#### Reading passage:
▬▬▬▬▬▬

Garcia's § 1983 conspiracy claim alleges that Defendants conspired to falsely arrest him. To survive summary judgment, a conspiracy plaintiff must adduce evidence showing: "(1) [the existence of] an express or implied agreement among defendants to deprive plaintiff of his . constitutional rights and (2) actual deprivations of those rights in the form of overt acts in furtherance of the agreement." Scherer v. Balkema, 840 F.2d 437, 442 (7th Cir. 1988); see also Horan v. City of Chi., 2010 WL 2836729, at *7 (N.D. Ill. July 16, 2010); Wells v. City of Chi., 2009 WL 528307, at *7 (N.D. Ill. Feb. 25, 2009). It is necessary to discuss only the first element-an express or implied agreement among Defendants.

A plaintiff "may demonstrate that Defendants reached an agreement by establishing that Defendants [understood] the general objectives of the scheme, accept[ed] them, and agree[d], either explicitly or implicitly, to do [their] part to further them." Kelly v. Chambers, 2009 WL 765267, at *3 (N.D. Ill. Mar. 23, 2009) (alterations in original) (quoting Jones v. City of Chi., 856 F.2d 985, 992 (7th Cir. 1988)) (internal quotation marks omitted). If the alleged agreement was not overt, the plaintiff must point to acts that are "sufficient to raise the inference of mutual understanding (i.e., the acts performed by the members of a conspiracy are unlikely to have been undertaken without an agreement)." Amundsen v. Chi. Park Dist., 218 F.3d 712, 718 (7th Cir. 2000) (quoting Kunik v. Racine Cnty., Wis., 946 F.2d 1574, 1580-81 (7th Cir. 1991)) (internal quotation marks omitted). "Although a conspiracy certainly may be established by circumstantial evidence, . such evidence cannot be speculative," Williams v. Seniff, 342 F.3d 774, 785 (7th Cir. 2003), and "a conspiracy claim cannot survive summary judgment if the allegations are vague, conclusionary and include no overt acts reasonably related to the promotion of the alleged conspiracy." Amundsen, 218 F.3d at 718 (internal quotation marks omitted). Pertinent here, "the existence of numerous phone calls between alleged conspirators, standing alone, merely proves that [the individuals] remained in contact . . To assert that the calls are evidence of a conspiracy is simply speculation." Williams, 342 F.3d at 785 (alterations in original) (quoting Goetzke v. Ferro Corp., 280 F.3d 766, 778 (7th Cir. 2002)) (internal quotation marks omitted).

▬▬▬▬▬▬

#### Supplied information:
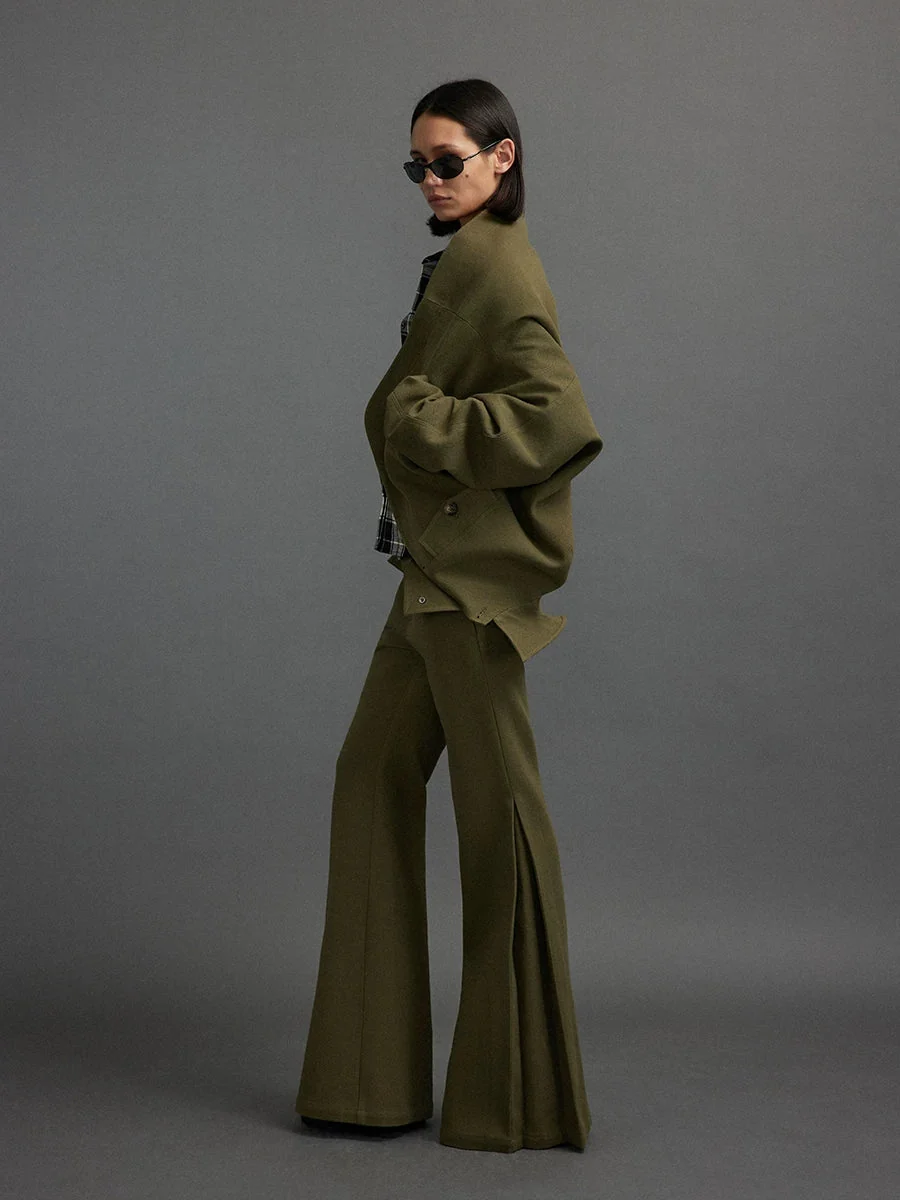 Olive Cropped Shacket - Image 4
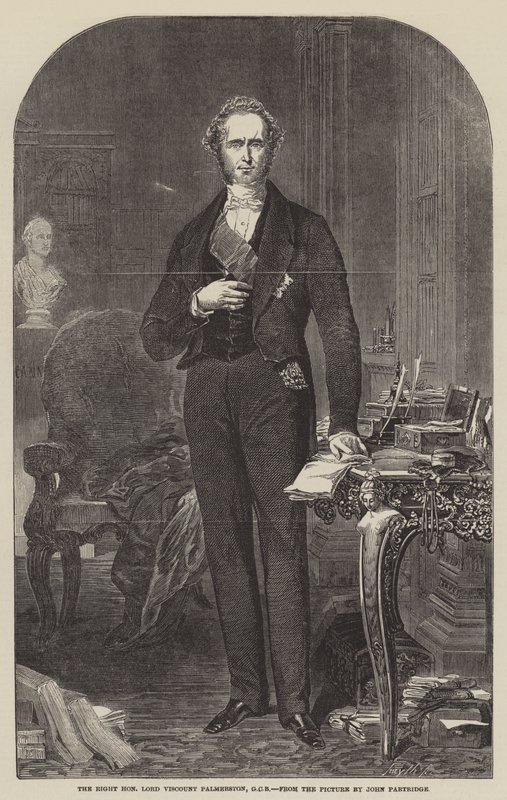 Høyre ærede Lord Viscount Palmerston, GCB av John Partridge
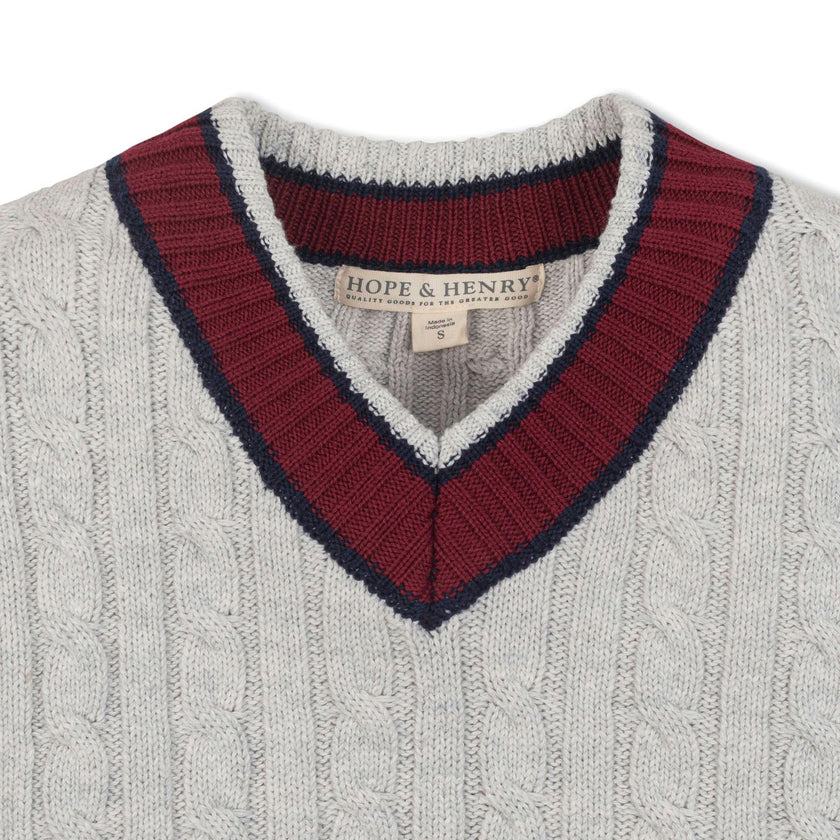 Organic V-Neck Cricket Sweater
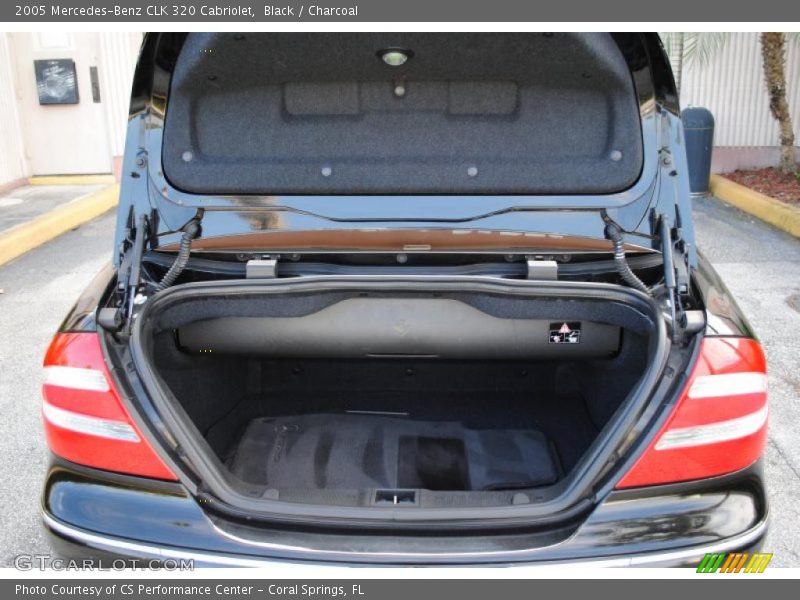Black / Charcoal 2005 Mercedes-Benz CLK 320 Cabriolet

▬▬▬▬▬▬

#### Brief 1:
In the conspiracy passage, which element of a conspiracy claim does the court say it needs to discuss?
#### Brief 2:
Please return the part of the conspiracy passage between "Garcia's § 1983" and "agreement among Defendants.", inclusive.

#### Task answer 1:
Only the first element: an express or implied agreement among Defendants.

#### Task answer 2:
Garcia's § 1983 conspiracy claim alleges that Defendants conspired to falsely arrest him. To survive summary judgment, a conspiracy plaintiff must adduce evidence showing: "(1) [the existence of] an express or implied agreement among defendants to deprive plaintiff of his . constitutional rights and (2) actual deprivations of those rights in the form of overt acts in furtherance of the agreement." Scherer v. Balkema, 840 F.2d 437, 442 (7th Cir. 1988); see also Horan v. City of Chi., 2010 WL 2836729, at *7 (N.D. Ill. July 16, 2010); Wells v. City of Chi., 2009 WL 528307, at *7 (N.D. Ill. Feb. 25, 2009). It is necessary to discuss only the first element-an express or implied agreement among Defendants.